As a companion to this article, I’ve created a free 3-Day Meal Plan that includes recipes and shopping list.
You can also sign-up for my free 30-Day PCOS Diet Challenge. This program includes meal plans, shopping lists, video lessons, and more. It’s now helped hundreds of thousands of women beat PCOS.
What Does a PCOS Belly Look Like?
Everyone wants to know what does a PCOS belly look like. In normal-weight women, having excess fat only on your tummy is a textbook sign of PCOS. But the reality is that there’s no stereotypical PCOS belly “look”. A PCOS belly shape can fit any of the examples shown in Figure 2.
Figure 2. What’s your PCOS belly shape? All are possible as a result of this syndrome.
Because PCOS belly shape varies widely, this can create confusion. But the variability in PCOS belly shape is a consequence of the many different factors at play. Everything makes more sense when you understand the causes of PCOS belly.
Summary
There’s no one way for a PCOS belly to look. It depends on your unique diagnosis. Oftentimes, there’s a combination of factors that need to be parsed.
What is PCOS Belly?
PCOS belly is caused by three things. Bloating, subcutaneous fat, and visceral fat.
Bloating occurs when you have excess gas within your GI tract. This can be caused by irritable bowel syndrome or food sensitivities. Constipation or microbial overgrowths also cause bloating.
Subcutaneous fat is the fat you can see under your skin. It’s the soft stuff that you can pinch (or grab). Visceral fat, by contrast, is fat that sits around your organs.
Both subcutaneous and visceral fat are responsible for abdominal weight gain. But visceral fat is the more dangerous of the two. You can’t see visceral fat but it pushes your abdominal wall outwards. This creates the classic beer-belly look. The abdominal wall is made of muscle and tough fibrous tissue which is why visceral fat makes your abdomen hard.
Having a waist-to-hip ratio that’s more than 0.85 can be a useful diagnostic measure of polycystic ovary syndrome [48]. This is particularly useful for lean and normal-weight women.
Figure 1. The different locations of subcutaneous and visceral fat.

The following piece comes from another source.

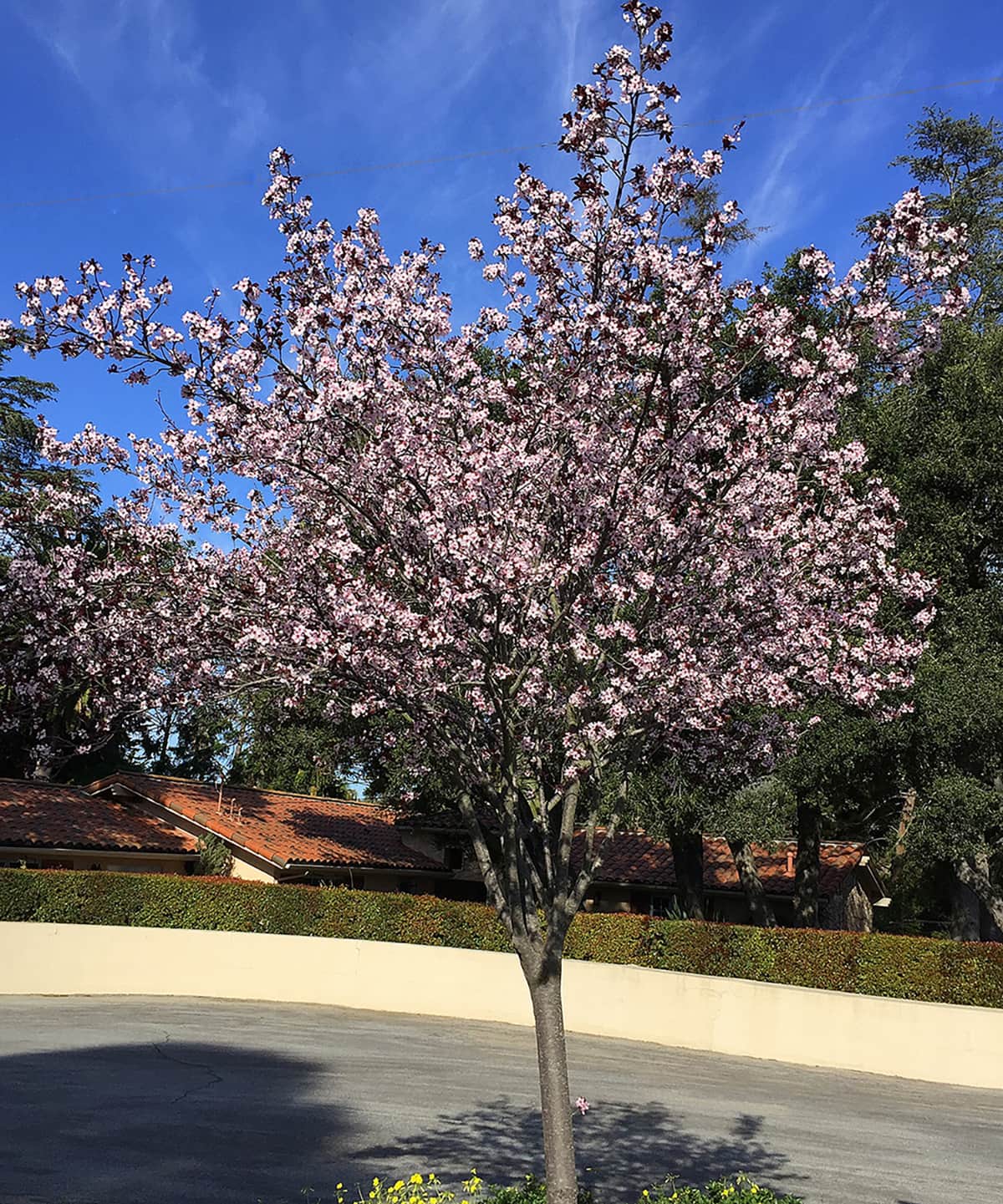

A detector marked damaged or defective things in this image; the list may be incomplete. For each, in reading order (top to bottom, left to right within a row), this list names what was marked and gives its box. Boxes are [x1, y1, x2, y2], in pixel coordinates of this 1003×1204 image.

For women with PCOS, bloating, subcutaneous fat, and visceral fat can all be an issue.
This creates confusion. But it’s also an opportunity for an easy win.
A lot of women join my free 30-Day PCOS Diet Challenge because they want to lose belly fat. Doing so in a healthy way is a slow and steady process. But bloating can often be addressed quickly. If you’re dealing with bacterial or fungal overgrowth things can take longer. But in most cases, dietary change can ease bloating within weeks, if not, days.
Relieving bloating reduces your waist circumference. Racking up some easy wins like this makes it easier to stick with the dietary changes that help with belly fat over the longer term.
Summary
PCOS belly can be caused by bloating, as well as excess abdominal weight gain. Bloating can often be addressed easily. Body composition is best improved over the long term.
Root Causes of PCOS Belly Fat
Women with PCOS have higher central abdominal fat deposits independent of body mass index [1].
This is why normal-weight women get a PCOS tummy too [2-4]. It’s also why the same PCOS diet works for all the different types of PCOS. Lean women tend to have a milder form of PCOS, but all PCOS phenotypes exist on the same spectrum. This means that the solution is the same too.
The root causes of PCOS are well understood. PCOS is driven by poor insulin regulation, elevated androgens, and chronic inflammation [5-10]. Diet is also a key factor in PCOS pathology [11].
Other factors contribute to PCOS belly fat too. Other hormonal imbalances relating to stress and cortisol responsiveness are strongly associated with abdominal obesity [12]. PCOS women may be particularly at risk here as studies show we have a “disturbed stress response” [13].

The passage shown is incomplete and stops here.